Page text -
This guide will provide you with some of the tools it helps to be aware of in order to make your life easier. Below is information on tools like the H-Index, citation counts, and journal citation reports. First, however, here are some tips from THE Journal of things to look for in the articles you choose:
Educational relevance. The research should address interventions, outcomes, participants and settings representative of the school's interests and needs.
Rigorous, systematic and objective methods. The research should offer the highest quality evidence of what really caused the changes in the outcomes measured. According to the Education Department, the best way to produce such evidence is to conduct an experiment, referred to by some as "the gold standard" of research.
Sufficient detail for replication. The research methods and instruments should be described in enough detail that other researchers can replicate the study.
Submitted to independent, expert review. There should be evidence that the research was reviewed by research and content experts other than the researchers. A typical form of expert review is publication in a refereed journal.
Take the retracted paper "Ileal-lymphoid-nodular hyperplasia, non-specific colitis, and pervasive developmental disorder in children" as an example. Although submitted to two rounds of peer-review, this article on the MMR vaccine contained falsified information and was never able to be replicated. This not-so-scientific paper is a perfect example of how sometimes faulty research can get through the peer review process and still be published in one of the highest ranked academic journals. Andrew Wakefield, the "father" of the anti-vaccine movement produced this unethical paper that had serious repercussions.
The h-index measures the research impact of an individual scholar. Web of Science, Scopus, and Google Scholar can also be used to calculate an h-index. An h-index of 20 means there are 20 items that have 20 citations or more. This metric is useful because it discounts the disproportionate weight of highly cited papers or papers that have not yet been cited.
Citation counts are a tempting way to evaluate the importance of an author, article, or journal. It is important to remember, however, as in the case of Andrew Wakefield, that controversial or flawed papers tend to be cited as often or more often that actually valuable and valid research. Especially once the media gets wind of the controversy. It is still useful to know how to do this, though, so here are two simple ways to get citation counts:
It is (arguably) easiest to do this in Google Scholar. Google Scholar, however, finds the same citing work more than once and counts them all in its total. It's important to go through the list of citing works to remove duplicates rather than to rely on the count that Google Scholar gives.

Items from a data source
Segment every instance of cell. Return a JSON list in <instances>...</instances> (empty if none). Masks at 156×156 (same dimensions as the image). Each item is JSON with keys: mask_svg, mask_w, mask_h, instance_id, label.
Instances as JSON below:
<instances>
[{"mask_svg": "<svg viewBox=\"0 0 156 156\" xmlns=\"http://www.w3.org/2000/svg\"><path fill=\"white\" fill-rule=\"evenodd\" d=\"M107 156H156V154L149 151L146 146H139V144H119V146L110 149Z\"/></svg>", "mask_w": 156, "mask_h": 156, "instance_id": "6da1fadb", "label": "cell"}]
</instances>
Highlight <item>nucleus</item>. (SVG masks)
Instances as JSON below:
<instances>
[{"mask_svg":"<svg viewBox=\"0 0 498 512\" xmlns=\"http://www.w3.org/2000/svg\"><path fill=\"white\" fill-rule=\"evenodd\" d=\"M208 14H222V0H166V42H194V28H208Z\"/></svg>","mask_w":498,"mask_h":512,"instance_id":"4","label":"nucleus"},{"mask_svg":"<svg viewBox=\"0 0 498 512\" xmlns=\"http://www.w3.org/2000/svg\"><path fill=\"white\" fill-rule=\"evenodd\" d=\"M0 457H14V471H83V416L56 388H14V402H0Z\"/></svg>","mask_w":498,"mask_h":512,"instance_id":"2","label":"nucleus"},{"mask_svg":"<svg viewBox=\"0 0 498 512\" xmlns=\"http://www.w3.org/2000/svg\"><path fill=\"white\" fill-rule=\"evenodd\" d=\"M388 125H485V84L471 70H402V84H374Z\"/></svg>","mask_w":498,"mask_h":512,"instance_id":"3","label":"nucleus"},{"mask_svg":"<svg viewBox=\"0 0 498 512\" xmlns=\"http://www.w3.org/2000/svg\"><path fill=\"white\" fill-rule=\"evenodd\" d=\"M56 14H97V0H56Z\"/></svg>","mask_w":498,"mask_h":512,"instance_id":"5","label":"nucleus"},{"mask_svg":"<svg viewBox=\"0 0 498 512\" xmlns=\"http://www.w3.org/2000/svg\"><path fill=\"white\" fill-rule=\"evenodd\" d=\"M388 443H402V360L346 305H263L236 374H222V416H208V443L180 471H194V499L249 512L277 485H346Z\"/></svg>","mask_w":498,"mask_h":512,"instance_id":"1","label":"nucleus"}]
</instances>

Work item - Proceed with the guide on evaluating research articles and citation metrics, picking up after its closing sentence about removing duplicate citing works in Google Scholar.

Task result -
Don't like using Google Scholar? You can also use Web of Science:
Impact factor (IF) "is a measure reflecting the average number of citations to recent articles published in that journal. It is frequently used as a proxy for the relative importance of a journal within its field, with journals with higher impact factors deemed to be more important than those with lower ones. " This type of evaluative tool is linked to citation counts, and both get a lot of criticism. The Lancet, which published the MMR Vaccine study for example has a high IF of 39.207 in 2013. The Lancet is a highly regarded journal and usually has a high impact factor regardless, but this is an important consideration. Here is one way to search for a journal's IF.
EndNote Online is a reference management tool available online. While EndNote Desktop is available only to SIU graduate students and faculty, undergraduate students and staff have access to the online version of EndNote. You can access it and register for an account through the Web of Science database.
The EndNote Online version through Web of Science is available for Windows and Mac users, integrates with MS Word, allows sharing of references with other EndNote online users, and can allow the user to create citations in a variety of styles.
Users can add references from databases and other sources, store references and attachments, create bibliographies, and Cite While You Write.
EndNote Online also allows you to directly add references from library databases. The procedure is slightly different for each database.
Examples of several are below:
Some databases require a few extra steps. You will need to download an RIS file and import that file into your EndNote online account.
In your search results list, select the items you wish to put into EndNote, click on the "Export Selected Citations" dropdown and select "Export a RIS file"
Save the RIS file to your computer.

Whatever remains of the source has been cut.